Assignment —
Repeat word for word the portion of the dog anemia passage below that begins at the words "Because the causes" and stops after "from a laboratory.)".

Passage provided —
Dog Health Problems Symptoms – Dog Anemia

Dog Anemia

Anemia Home Remedies


Anemia in dogs: the overriding symptom of anemia is weakness, exacerbated by loss of appetite. Dogs tend to have pale gums; the color inside their ears may be pale, too, rather than pink. Because anemia is a generalized condition, it also exaggerates other symptoms: a lame dog, for example, will appear lamer if he becomes anemic.


Dog Anemia occurs, in essence, when the body’s red blood cell count drops. Since iron is needed to produce these cells, an iron-poor diet, especially when accompanied by general malnutrition, can lead to anemia. Another obvious cause is chronic loss of blood; a pet with a serious open wound will almost certainly become anemic if the bleeding is not stopped. Kittens can die of anemia when attacked by enough blood-drawing fleas. Worms, especially hookworms in severe infestations, can also absorb enough blood to cause anemia. Internal bleeding from ulcers or tumors can cause anemia, which may become life-threatening. The kidney can be involved more subtly. Chronic kidney disease can cause anemia.



Cancer involving the bone marrow normally causes anemia too. So does leukemia, which, while a cancer of the white blood cells, wreaks havoc on the red blood cells, too. Lastly, anemia can be an autoimmune disease— autoimmune hemolytic anemia—in which the body attacks its own red blood cells.


Because the causes are so varied, the first step in treating dog anemia is to determine just what the cause is.  Diagnosis by a veterinarian is critical — especially if, for example, the cause turns out to be autoimmune hemolytic anemia, from which a dog can die within twenty-four hours. Emergency cortisone and a lifesaving transfusion are typically required. If parasites are the cause, they must be handled appropriately.


At times, a severely anemic dog will require a blood transfusion. Pets, like people, have different blood types, but the differences are much more muted than ours are. The good thing about dogs needing transfusions is that almost all are universal donors. Rejections have been reported on occasion. (Often, in critical cases you don’t even have time to obtain the blood type results from a laboratory.)




Inevitably with anemia, whatever the cause, enriching the diet with iron is important. I recommend eggs, raw beef or calf’s liver and green vegetables. Vitamin B12 is also very helpful as a supplement, as is apple cider vinegar, liquid chlorophyll, and kelp — all available online.





Anemia is often caused by blood loss from wounds or parasites such as fleas and worms, especially hookworm. The problem is characterized by white (or pale) gums, weakness, and a fast pulse.



We’ll consider only the more common and simple dog anemia caused by blood loss, with an emphasis toward promoting the growth of new red blood cells.





A diet rich in iron, protein and vitamin B12 is important. That’s why the following foods are particularly helpful.


Beef liver (for protein, B-complex, B12, and iron) Nutritional yeast, supplemented with added B12 (same benefits as liver) Green vegetables (for iron and other minerals)


Kelp powder (for iodine and other trace minerals) Vitamin C, 500 to 2,000 milligrams a day, depending on the animal’s size (promotes the absorption of iron from the intestinal tract)


In addition to the nutritional supports, give one of these remedies (whichever seems best indicated) for ten days.


Homeopathic—China officinalis 6C. This is strongly indicated following blood loss that has resulted in marked weakness and loss of strength.



Homeopathic—Nux vomica 6C. Try this remedy when your pet has become withdrawn and irritable after the blood loss.



Please do not use a fasting program for an anemic dog.

Data extract —

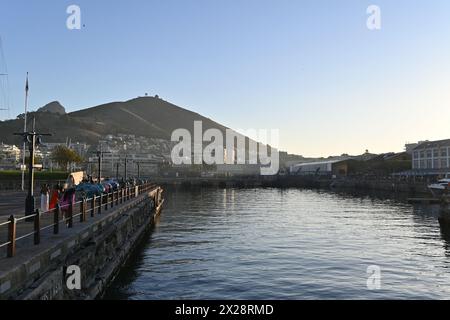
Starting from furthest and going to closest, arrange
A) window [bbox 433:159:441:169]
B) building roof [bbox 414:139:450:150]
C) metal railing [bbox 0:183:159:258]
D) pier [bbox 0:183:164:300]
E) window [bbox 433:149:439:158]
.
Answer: window [bbox 433:149:439:158] < window [bbox 433:159:441:169] < building roof [bbox 414:139:450:150] < metal railing [bbox 0:183:159:258] < pier [bbox 0:183:164:300]

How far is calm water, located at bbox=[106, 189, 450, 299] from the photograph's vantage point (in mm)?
19359

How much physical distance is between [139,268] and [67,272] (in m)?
10.3

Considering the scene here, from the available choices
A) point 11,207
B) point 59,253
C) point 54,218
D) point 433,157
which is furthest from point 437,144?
point 59,253

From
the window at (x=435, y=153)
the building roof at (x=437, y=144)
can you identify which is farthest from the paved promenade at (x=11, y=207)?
the window at (x=435, y=153)

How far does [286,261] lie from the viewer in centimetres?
2528

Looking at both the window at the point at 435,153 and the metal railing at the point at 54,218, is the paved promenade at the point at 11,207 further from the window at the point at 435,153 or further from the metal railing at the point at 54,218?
the window at the point at 435,153

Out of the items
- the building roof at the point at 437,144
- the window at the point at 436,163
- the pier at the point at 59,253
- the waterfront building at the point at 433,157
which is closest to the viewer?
the pier at the point at 59,253

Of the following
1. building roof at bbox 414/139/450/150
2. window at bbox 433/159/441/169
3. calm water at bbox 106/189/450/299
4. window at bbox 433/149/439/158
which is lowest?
calm water at bbox 106/189/450/299

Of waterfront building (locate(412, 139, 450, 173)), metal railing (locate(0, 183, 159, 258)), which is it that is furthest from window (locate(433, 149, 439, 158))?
metal railing (locate(0, 183, 159, 258))

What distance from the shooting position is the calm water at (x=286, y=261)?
63.5ft

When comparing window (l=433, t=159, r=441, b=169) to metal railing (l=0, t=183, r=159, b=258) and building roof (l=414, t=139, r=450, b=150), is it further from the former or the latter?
metal railing (l=0, t=183, r=159, b=258)

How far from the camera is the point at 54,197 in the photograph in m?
24.2
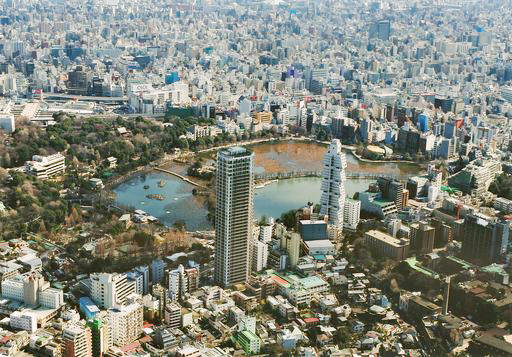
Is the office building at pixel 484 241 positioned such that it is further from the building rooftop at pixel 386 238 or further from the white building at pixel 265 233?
the white building at pixel 265 233

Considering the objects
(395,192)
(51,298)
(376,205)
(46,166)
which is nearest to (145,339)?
(51,298)

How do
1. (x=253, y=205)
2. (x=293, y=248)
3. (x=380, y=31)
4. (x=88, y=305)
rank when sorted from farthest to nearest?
(x=380, y=31)
(x=253, y=205)
(x=293, y=248)
(x=88, y=305)

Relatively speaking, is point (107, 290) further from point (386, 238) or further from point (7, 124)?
point (7, 124)

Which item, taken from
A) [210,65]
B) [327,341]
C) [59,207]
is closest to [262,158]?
[59,207]

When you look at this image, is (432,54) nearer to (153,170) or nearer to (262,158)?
(262,158)

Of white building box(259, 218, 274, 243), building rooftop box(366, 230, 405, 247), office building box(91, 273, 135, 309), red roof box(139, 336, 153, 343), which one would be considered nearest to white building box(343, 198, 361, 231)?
building rooftop box(366, 230, 405, 247)

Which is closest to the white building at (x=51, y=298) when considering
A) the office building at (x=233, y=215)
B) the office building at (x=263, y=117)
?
the office building at (x=233, y=215)
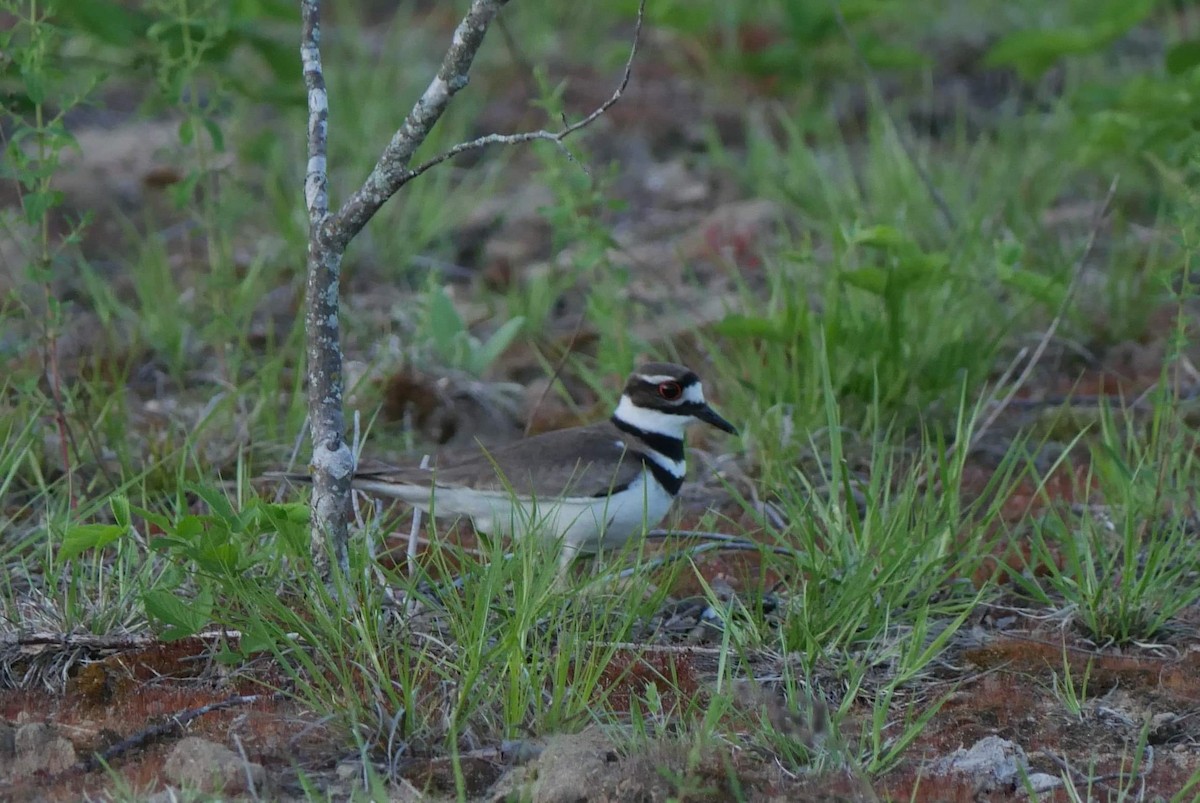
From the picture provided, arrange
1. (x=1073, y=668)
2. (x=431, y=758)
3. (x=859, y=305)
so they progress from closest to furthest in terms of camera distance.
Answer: (x=431, y=758) → (x=1073, y=668) → (x=859, y=305)

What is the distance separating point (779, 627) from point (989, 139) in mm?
6116

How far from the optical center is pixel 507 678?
142 inches

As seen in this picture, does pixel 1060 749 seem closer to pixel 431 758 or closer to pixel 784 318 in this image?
pixel 431 758

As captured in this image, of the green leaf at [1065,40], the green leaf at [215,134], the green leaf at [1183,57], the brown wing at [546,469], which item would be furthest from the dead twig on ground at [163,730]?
the green leaf at [1065,40]

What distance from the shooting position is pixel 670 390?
526cm

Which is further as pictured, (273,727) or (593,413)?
(593,413)

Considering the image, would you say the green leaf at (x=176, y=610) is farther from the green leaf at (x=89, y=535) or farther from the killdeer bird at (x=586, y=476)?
the killdeer bird at (x=586, y=476)

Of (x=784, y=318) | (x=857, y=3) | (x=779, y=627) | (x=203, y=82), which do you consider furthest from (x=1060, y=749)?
(x=203, y=82)

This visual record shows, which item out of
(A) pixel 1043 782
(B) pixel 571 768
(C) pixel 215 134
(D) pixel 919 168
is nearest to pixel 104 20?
(C) pixel 215 134

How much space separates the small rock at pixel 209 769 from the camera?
10.5 feet

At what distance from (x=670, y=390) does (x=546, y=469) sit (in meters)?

Answer space —
Because the causes are so varied, the first step in treating dog anemia is to determine just what the cause is.  Diagnosis by a veterinarian is critical — especially if, for example, the cause turns out to be autoimmune hemolytic anemia, from which a dog can die within twenty-four hours. Emergency cortisone and a lifesaving transfusion are typically required. If parasites are the cause, they must be handled appropriately.


At times, a severely anemic dog will require a blood transfusion. Pets, like people, have different blood types, but the differences are much more muted than ours are. The good thing about dogs needing transfusions is that almost all are universal donors. Rejections have been reported on occasion. (Often, in critical cases you don’t even have time to obtain the blood type results from a laboratory.)